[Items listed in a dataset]
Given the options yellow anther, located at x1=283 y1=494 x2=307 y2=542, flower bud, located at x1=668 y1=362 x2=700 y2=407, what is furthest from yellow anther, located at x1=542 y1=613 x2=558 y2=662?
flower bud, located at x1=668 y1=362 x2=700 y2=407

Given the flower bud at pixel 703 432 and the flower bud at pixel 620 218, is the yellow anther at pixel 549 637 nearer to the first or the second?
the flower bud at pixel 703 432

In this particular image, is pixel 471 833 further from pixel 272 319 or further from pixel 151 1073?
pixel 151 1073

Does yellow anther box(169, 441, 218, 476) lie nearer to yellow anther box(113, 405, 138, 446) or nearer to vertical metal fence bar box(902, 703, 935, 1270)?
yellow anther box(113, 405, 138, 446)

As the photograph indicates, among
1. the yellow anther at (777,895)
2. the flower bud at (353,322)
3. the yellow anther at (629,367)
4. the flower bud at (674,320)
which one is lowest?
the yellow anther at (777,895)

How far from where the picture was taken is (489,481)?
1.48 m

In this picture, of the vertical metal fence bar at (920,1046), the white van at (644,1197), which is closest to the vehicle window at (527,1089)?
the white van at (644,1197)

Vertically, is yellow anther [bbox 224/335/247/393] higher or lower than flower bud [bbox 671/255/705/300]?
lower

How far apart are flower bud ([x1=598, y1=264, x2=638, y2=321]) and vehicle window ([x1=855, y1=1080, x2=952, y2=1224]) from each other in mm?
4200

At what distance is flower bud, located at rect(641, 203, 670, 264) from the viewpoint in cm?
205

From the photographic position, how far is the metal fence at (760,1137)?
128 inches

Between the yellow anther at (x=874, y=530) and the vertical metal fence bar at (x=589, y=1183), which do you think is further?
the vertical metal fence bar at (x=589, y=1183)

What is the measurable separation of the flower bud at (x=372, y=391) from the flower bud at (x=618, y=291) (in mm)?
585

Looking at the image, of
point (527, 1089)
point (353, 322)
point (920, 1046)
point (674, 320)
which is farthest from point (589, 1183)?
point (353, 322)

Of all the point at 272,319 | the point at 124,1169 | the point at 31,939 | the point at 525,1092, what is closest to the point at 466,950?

- _Task goal_: Retype all of the material above word for word, keeping each line unchanged.

- _Answer to this problem_:
Given the options yellow anther, located at x1=283 y1=494 x2=307 y2=542, flower bud, located at x1=668 y1=362 x2=700 y2=407, what is furthest from yellow anther, located at x1=542 y1=613 x2=558 y2=662?
flower bud, located at x1=668 y1=362 x2=700 y2=407

Given the flower bud at pixel 703 432 and the flower bud at pixel 620 218, is the yellow anther at pixel 549 637 nearer to the first or the second?
the flower bud at pixel 703 432

In this particular image, is pixel 471 833 further from pixel 272 319 or further from pixel 151 1073?
pixel 151 1073

Does yellow anther box(169, 441, 218, 476) lie nearer to yellow anther box(113, 405, 138, 446) or nearer to vertical metal fence bar box(902, 703, 935, 1270)?
yellow anther box(113, 405, 138, 446)

As the photograph indicates, among
1. the yellow anther at (777,895)
2. the flower bud at (353,322)
3. the yellow anther at (629,367)
4. the flower bud at (674,320)
which one is lowest?
the yellow anther at (777,895)

How far from where the picture was taken is (489,481)?
1.48 m

In this picture, of the vertical metal fence bar at (920,1046), the white van at (644,1197), which is closest to the vehicle window at (527,1089)?
the white van at (644,1197)

Vertically, is yellow anther [bbox 224/335/247/393] higher or lower than flower bud [bbox 671/255/705/300]?
lower

How far apart are flower bud ([x1=598, y1=264, x2=638, y2=321]) and vehicle window ([x1=855, y1=1080, x2=952, y2=1224]) from each other in mm?
4200

At what distance is flower bud, located at rect(641, 203, 670, 264) from the viewpoint in cm?
205

From the photographic position, how far is the metal fence at (760,1137)?
128 inches

Between the yellow anther at (x=874, y=530) and the vertical metal fence bar at (x=589, y=1183), which do you think is further?
the vertical metal fence bar at (x=589, y=1183)

What is the measurable separation of the flower bud at (x=372, y=391) from the flower bud at (x=618, y=291) (in mm)?
585

Looking at the image, of
point (527, 1089)
point (353, 322)
point (920, 1046)
point (674, 320)
which is farthest from point (589, 1183)?
point (353, 322)

Of all the point at 272,319 | the point at 124,1169 | the point at 31,939 | the point at 525,1092, what is closest to the point at 466,950?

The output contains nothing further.